The girls loved this place in Tokyo--the Jido Kaikan or the Tokyo Municipal Children's Hall. There are five floors of fun for them, but since we only had a couple of hours left before it closed at 5 pm, we stayed on the fourth level which had the arts and crafts stations and the music room.
one of the projects they made
Everything here is in Japanese but we were able to figure out what needed to be done by just looking at the very clear step-by-step visuals.
In this floor, there were lots of craft stations, each prepared with materials for different projects. The staff was on hand to teach the kids how to create more complicated projects.
Being artistic and creative like, ahem, their mom (okay, and also their dad) they really liked hanging out here and I had to drag them out of the fourth floor to continue exploring other areas. There are science and computer games in another floor, woodworking areas, ride-on toys for smaller kids, and on the roof-top, yet another playground.
It seems that there is only one Jido Kaikan in Tokyo, although other areas have what they call Jido kans, or "children's halls"--none of them are as big as the Jido kaikan. I saw a lot of moms here, chatting with each other while their kids played, so it's also a moms' gathering area.
This can easily be a whole afternoon affair. You can probably bring the kids here in the morning and they'd find something that will keep them excited for many hours.
Between floors, there are eating areas with tables and chairs. I think there are a couple of restaurants in the building but they were closed when we were there. There are a few vending machines with drinks and ice-cream. The best thing about the the Jido Kaikan is it's absolutely FREE! It's a state funded and run establishment open to all children.
Getting here is easy; we took the subway from our hotel to the Shibuya station, then walked a couple of blocks until we found it. After the place closed and we were walking back to the Shibuya station, we passed by what looked like a cooking studio.

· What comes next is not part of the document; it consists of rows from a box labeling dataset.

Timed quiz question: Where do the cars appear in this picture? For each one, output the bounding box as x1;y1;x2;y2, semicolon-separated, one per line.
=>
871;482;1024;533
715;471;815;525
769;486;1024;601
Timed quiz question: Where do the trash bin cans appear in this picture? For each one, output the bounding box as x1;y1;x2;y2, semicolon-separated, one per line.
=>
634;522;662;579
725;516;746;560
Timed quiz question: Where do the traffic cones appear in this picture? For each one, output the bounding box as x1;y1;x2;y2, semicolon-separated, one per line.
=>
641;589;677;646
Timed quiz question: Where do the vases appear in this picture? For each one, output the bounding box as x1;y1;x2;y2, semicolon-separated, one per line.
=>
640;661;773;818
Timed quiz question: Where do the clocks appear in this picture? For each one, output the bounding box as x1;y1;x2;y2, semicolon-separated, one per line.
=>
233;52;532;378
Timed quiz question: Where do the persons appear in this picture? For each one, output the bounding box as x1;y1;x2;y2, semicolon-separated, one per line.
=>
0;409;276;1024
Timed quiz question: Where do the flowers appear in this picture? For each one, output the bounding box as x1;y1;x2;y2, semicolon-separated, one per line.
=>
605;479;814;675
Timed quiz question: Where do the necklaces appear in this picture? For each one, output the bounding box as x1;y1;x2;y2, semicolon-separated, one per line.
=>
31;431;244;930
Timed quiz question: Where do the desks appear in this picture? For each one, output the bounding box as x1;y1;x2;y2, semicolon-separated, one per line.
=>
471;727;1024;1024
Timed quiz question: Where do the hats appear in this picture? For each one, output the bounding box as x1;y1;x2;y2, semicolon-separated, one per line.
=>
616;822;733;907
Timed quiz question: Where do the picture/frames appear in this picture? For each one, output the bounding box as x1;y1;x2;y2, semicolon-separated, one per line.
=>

The women were having a cooking lesson! A quick thought passed-- If I had planned better, I could have brought the kids earlier to the Jido kaikan, left them with the hubby, and then taken a cooking lesson (ok, ambitious travel planning, I know). I'm sure that the cooking class was all in Japanese, but I'm sure I could've just watched and learned, just like in the Jido kaikan.
At least I have a smattering of a plan, for the next Tokyo trip.